→ **Text section**

□ □ □ □ □

This M’sian mum became a taxi driver 20 years ago for her family. Now, she drives for the love of it

·4-min read
Chong was determined to bounce back after losing her job as a credit controller in the early 2000s. — Picture courtesy of Fiona Chong Kam Mooi
Chong was determined to bounce back after losing her job as a credit controller in the early 2000s. — Picture courtesy of Fiona Chong Kam Mooi

PETALING JAYA, May 7 — It takes a lot of guts to transition to a new line of work no matter how old you are.

For Fiona Chong Kam Mooi, the thought of her children and their futures was enough to give her the confidence to start over in her career.

After losing her job as a credit controller during the early 2000s, Chong decided to get a fresh start and become a taxi driver.

It was a bold move, especially since she was stepping into an industry where women were few and far between.

Now aged 66, Chong has spent over 20 years on the road and is one of Malaysia’s oldest female taxi drivers.

In conjunction with Mother’s Day this Sunday, Malay Mail spoke to Chong about why she got into the driver’s seat and the difficulties she faced going into a male-dominated field.

The mother-of-four said that the high cost of living in a city meant that she and her husband both needed to pull their weight to provide a good life for their kids.

“In Malaysia, where the standard of living in the city is high, a one-man show is not enough to support a family, even more so as a mother of four children.

“Because I want to provide the best to my children, I had to become the next breadwinner for my family,” said Chong.

It was an uphill battle to get to grips with her new job especially since she didn’t have the help of modern navigation tools.

In the days before Waze and Google Maps, Chong had to learn her routes in Kuala Lumpur the old-fashioned way.

“When I started, there was no GPS so I needed to familiarise myself with all the road names, routes, rules, and regulations.

“I learned the routes through a map or even through my passengers but it (was) difficult if I was ferrying a tourist or a foreign passenger.

“I either (learned) on my own or asked my taxi colleagues but eventually, I became an expert in navigation on Malaysian roads.”

Taking on a ‘man’s job’

Chong had to tackle her fair share of gender stereotypes when she first became a taxi driver. — Picture courtesy of Fiona Chong Kam Mooi
Chong had to tackle her fair share of gender stereotypes when she first became a taxi driver. — Picture courtesy of Fiona Chong Kam Mooi

It wasn’t easy for Chong at the beginning as the lack of female taxi drivers meant it was normal for people to see it as a “man’s job.”

She was also treated coldly by some of her male colleagues who were reluctant to share the roads with a female taxi driver.

“When I started, it was not common at all to see a female taxi driver in Malaysia.

“It has always been the assumption that it’s a “man’s job”.

“I had some male taxi drivers who felt threatened by my presence and saw me as a competitor in the race for their livelihoods and bread and butter,” said Chong.

Despite the hurdles, Chong was determined to press forward and prove her worth.

She spent her days not only working on her driving but learning the finer details of being a top-notch taxi driver as well.

This included customer service skills and the ability to pick out areas where she could find customers easily.

“I had to learn from scratch about the taxi business and industry and how to be a good taxi driver.

“It is definitely not an easy job. It is not just your skills in driving but I also needed to learn how to navigate the roads, deal with customers, find new rides, and more.”

□ □ □ □ □

→ **Exercises**
1/ Echo the passage of the taxi driver article between "In conjunction with" and "a male-dominated field.", inclusive.
2/ In the taxi driver article, what job did Chong lose in the early 2000s?

→ **Excerpted data**
□ □ □ □ □

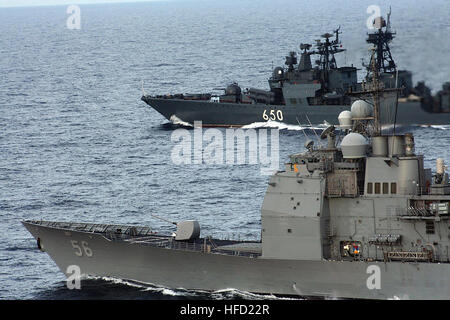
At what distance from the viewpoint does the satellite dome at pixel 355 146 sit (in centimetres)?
4528

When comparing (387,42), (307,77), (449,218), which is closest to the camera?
(449,218)

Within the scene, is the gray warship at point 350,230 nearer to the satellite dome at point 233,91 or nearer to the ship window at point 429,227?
the ship window at point 429,227

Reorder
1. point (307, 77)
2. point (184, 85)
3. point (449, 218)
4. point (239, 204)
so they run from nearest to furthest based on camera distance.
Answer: point (449, 218)
point (239, 204)
point (307, 77)
point (184, 85)

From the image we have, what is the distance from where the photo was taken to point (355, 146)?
148 ft

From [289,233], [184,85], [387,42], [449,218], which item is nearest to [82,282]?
[289,233]

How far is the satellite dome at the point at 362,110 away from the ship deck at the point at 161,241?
7.85 meters

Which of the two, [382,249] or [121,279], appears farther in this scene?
[121,279]

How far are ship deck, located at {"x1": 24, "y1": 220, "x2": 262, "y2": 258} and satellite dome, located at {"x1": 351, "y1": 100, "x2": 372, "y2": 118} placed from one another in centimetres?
785

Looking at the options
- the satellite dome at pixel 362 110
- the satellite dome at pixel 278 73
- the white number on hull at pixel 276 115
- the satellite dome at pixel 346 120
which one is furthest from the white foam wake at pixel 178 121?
the satellite dome at pixel 362 110

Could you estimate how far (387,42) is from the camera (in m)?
90.8

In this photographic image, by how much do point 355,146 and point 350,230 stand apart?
12.6ft

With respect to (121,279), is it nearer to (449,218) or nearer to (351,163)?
(351,163)

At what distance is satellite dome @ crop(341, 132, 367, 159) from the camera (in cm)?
4528
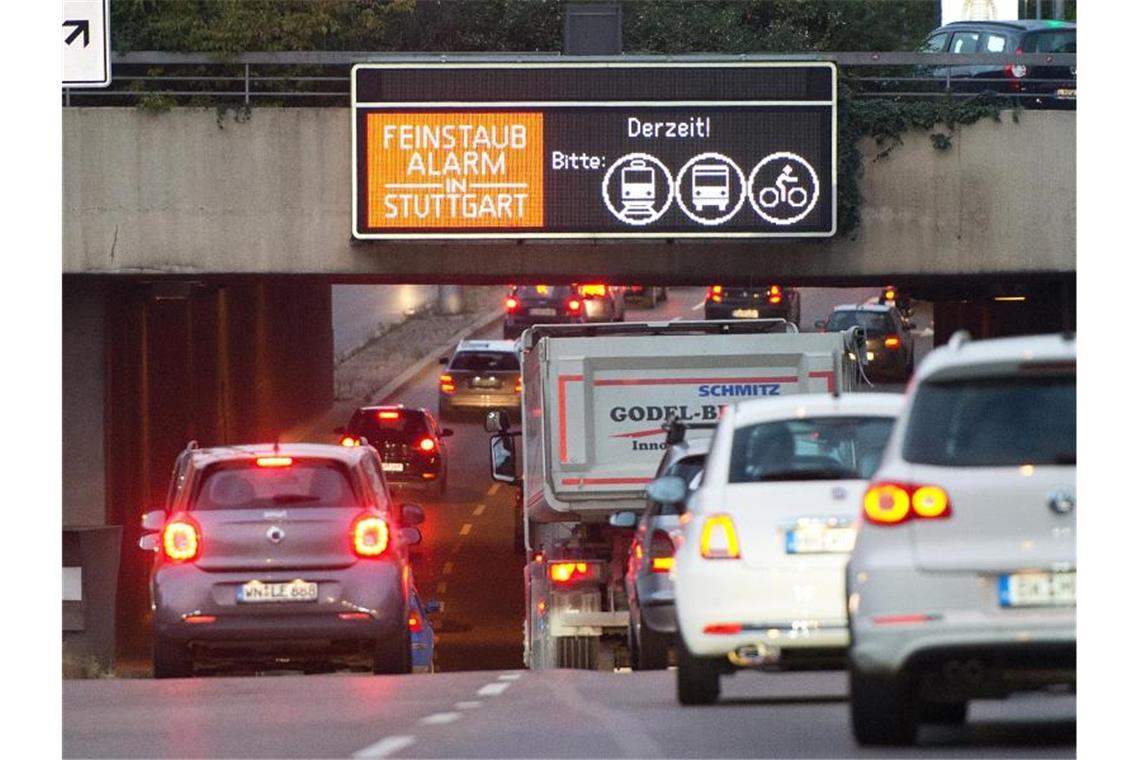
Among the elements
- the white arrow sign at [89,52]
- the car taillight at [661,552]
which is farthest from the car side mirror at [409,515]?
the white arrow sign at [89,52]

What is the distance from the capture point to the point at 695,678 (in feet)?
45.7

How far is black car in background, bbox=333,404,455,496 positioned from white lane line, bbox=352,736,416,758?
29.9 metres

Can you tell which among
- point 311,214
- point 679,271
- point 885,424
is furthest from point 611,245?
point 885,424

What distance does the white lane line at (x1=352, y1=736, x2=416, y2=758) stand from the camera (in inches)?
455

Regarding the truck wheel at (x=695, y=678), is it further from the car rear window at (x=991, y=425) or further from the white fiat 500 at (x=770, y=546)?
the car rear window at (x=991, y=425)

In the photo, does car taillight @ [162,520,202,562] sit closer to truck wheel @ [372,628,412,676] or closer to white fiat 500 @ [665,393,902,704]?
truck wheel @ [372,628,412,676]

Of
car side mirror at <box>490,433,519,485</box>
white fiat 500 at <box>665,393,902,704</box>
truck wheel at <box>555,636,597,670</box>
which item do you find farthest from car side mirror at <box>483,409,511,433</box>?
white fiat 500 at <box>665,393,902,704</box>

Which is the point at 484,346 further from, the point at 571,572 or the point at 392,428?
the point at 571,572

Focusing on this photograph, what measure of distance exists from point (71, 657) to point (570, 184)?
7.27 m

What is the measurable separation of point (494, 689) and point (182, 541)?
248 centimetres

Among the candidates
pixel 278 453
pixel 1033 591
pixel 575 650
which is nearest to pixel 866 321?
pixel 575 650

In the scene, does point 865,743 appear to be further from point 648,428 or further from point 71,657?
point 71,657

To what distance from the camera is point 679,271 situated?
2856 cm

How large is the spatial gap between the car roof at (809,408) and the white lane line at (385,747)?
8.75 ft
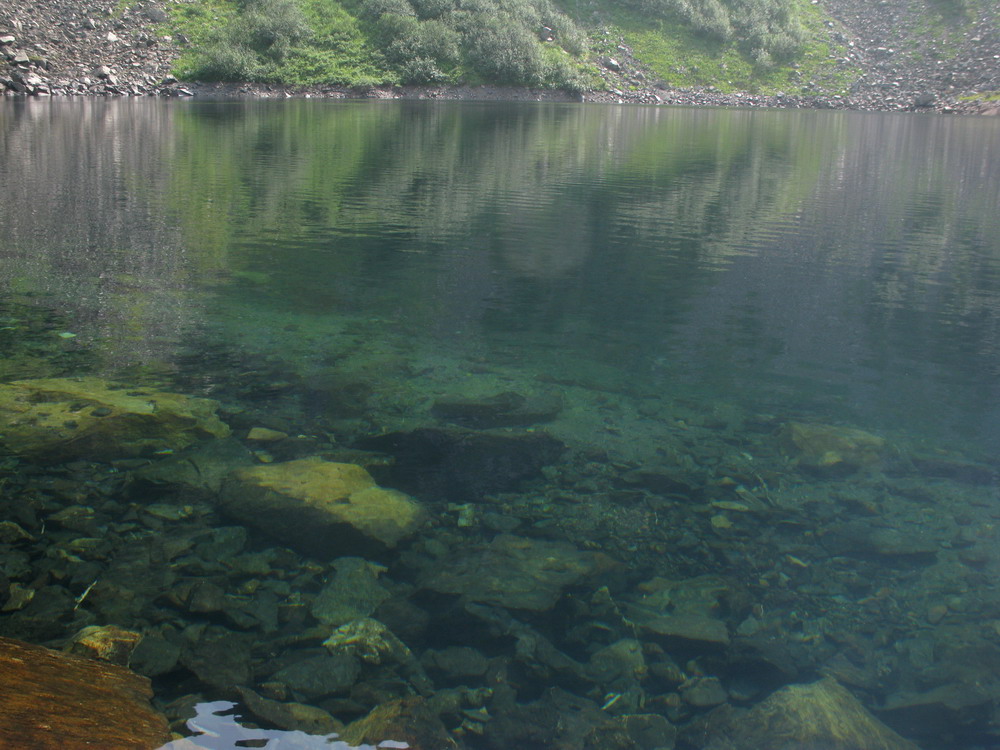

□ □ □ □ □

→ **Answers by task**
1/
In conjunction with Mother’s Day this Sunday, Malay Mail spoke to Chong about why she got into the driver’s seat and the difficulties she faced going into a male-dominated field.

2/ She lost her job as a credit controller.